Clean Water Rule Rescission Initiated

Since 2015, the Clean Water Rule or WOTUS has been the subject of much debate. The Rule—written by the Environmental Protection Agency and the U.S. Department of the Army—newly defined which “waters of the United States” are subject to Clean Water Act jurisdiction.  It went into effect August 28, 2015, but has been stayed nationwide since October of 2015.

On February 28, 2017, President Trump directed the agencies to prepare for public notice and comment a proposed rule to rescind or revise the Clean Water Rule. The Order said that officials should consider incorporating into any new rulemaking the definition of “navigable waters” suggested by Justice Scalia in Rapanos v. United States 547 U.S. 715 (2006): “only those wetlands with a continuous surface connection to adjacent waters covered by the Clean Water Act are ‘waters of the United States.’”

On June 27, 2017, the agencies took the first step of a two-step process to rescind and replace the Rule. They formally submitted a proposed rule to rescind the 2015 Rule and recodify (on an interim basis) the same regulatory text that existed prior to the 2015 rule. The proposed rule was published in the Federal Register on July 27, 2017. The public comment period closed on September 27, 2017.  In the next step, the agencies have stated that they will propose a new definition for “waters of the United States" “taking into consideration the principles that Justice Scalia outlined in the Rapanos plurality opinion.”

On November 16, 2017, the agencies proposed to amend the effective date of the 2015 Rule to two years after the November proposed rule was finalized and published. This amendment, the agencies stated, will give them time to reconsider the definition of “waters of the United States.”

In the meantime, the United States Supreme Court has agreed to hear a case which will determine whether the Sixth Circuit properly determined that it had jurisdiction to hear the merits of the many legal challenges to the Clean Water Rule. The Sixth Circuit determined on February 22, 2016, that 33 U.S.C. § 1369(b)(1) gives courts of appeals (and not district courts) exclusive original jurisdiction over challenges to the Clean Water Rule. In re EPA & Dep't of Def. Final Rule, 817 F.3d 261 (6th Cir. 2016). The National Association of Manufacturers asked the United States Supreme Court to review this decision. On January 13, 2017, the U.S. Supreme Court granted the request. Oral arguments concluded in October, and a decision should issue next year.
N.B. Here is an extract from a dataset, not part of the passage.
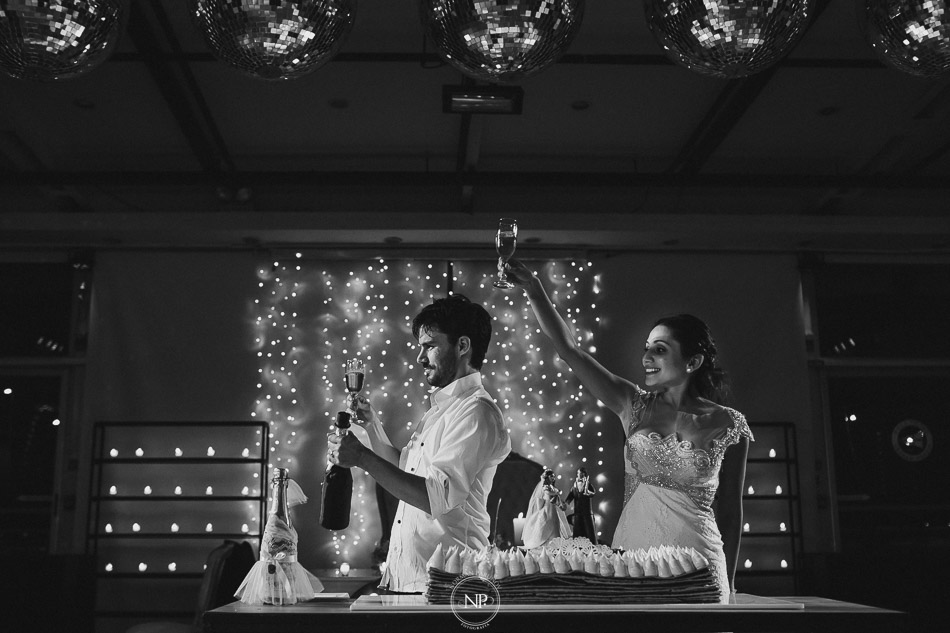 020-yacht-club-puerto-madero-buenos-aires-casamiento-fotoperiodismo-de-bodas-norman-parunov-086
For more information, click here.

Des Moines Water Works Case Dismissed

On March 17, 2017, two years and one day after the Board of Water Works Trustees for the City of Des Moines (DMWW) filed its controversial lawsuit against the drainage districts in three northwest Iowa counties, a federal court dismissed the action in its entirety. The merits of the case were never considered. The court dismissed the lawsuit after finding that—even if DMWW was able to prove an injury—the drainage districts would have no ability to redress (or remedy) that injury. In other words, the drainage districts were not the proper defendants for this Clean Water Act lawsuit.

DMWW alleged that the concentration of nitrate in the Raccoon River, which is a primary source for DMWW’s raw water supply, had steadily increased since the 1970s. The lawsuit alleged that the nitrate removal system cost DMWW up to $7,000 per day to operate. The complaint set forth nine causes of action. The primary claim was that discharges from drainage districts are “point sources” of nitrate pollution. As such, DMWW alleged that the drainage districts must comply with the federal CWA and the National Pollutant Discharge Elimination System (NPDES) permit program, which is administered by the Iowa Department of Natural Resources. The complaint asked the federal court to declare that the drainage districts had violated federal and state law and to enjoin them from all discharges of nitrate not authorized by an NPDES or state operating permit. DMWW sought civil penalties for each continuing day of violation.

The case was watched around the country for its potential impact on agricultural drainage. In the end, the court did not address the agricultural storm water exemption or the definition of point source. Consequently, it is possible we will see this issue arise in future litigation.

For more information, click here.

Litigation under the “Significant Nexus" Test Continues

While 2017 ushered in a change in executive policy with respect to the Clean Water Rule, the question of which waters should be jurisdictional for purposes of the Clean Water Act is far from settled.  And the prosecution of cases under the rather murky “significant nexus” test set forth in Justice Kennedy’s Rapanos concurrence continues.  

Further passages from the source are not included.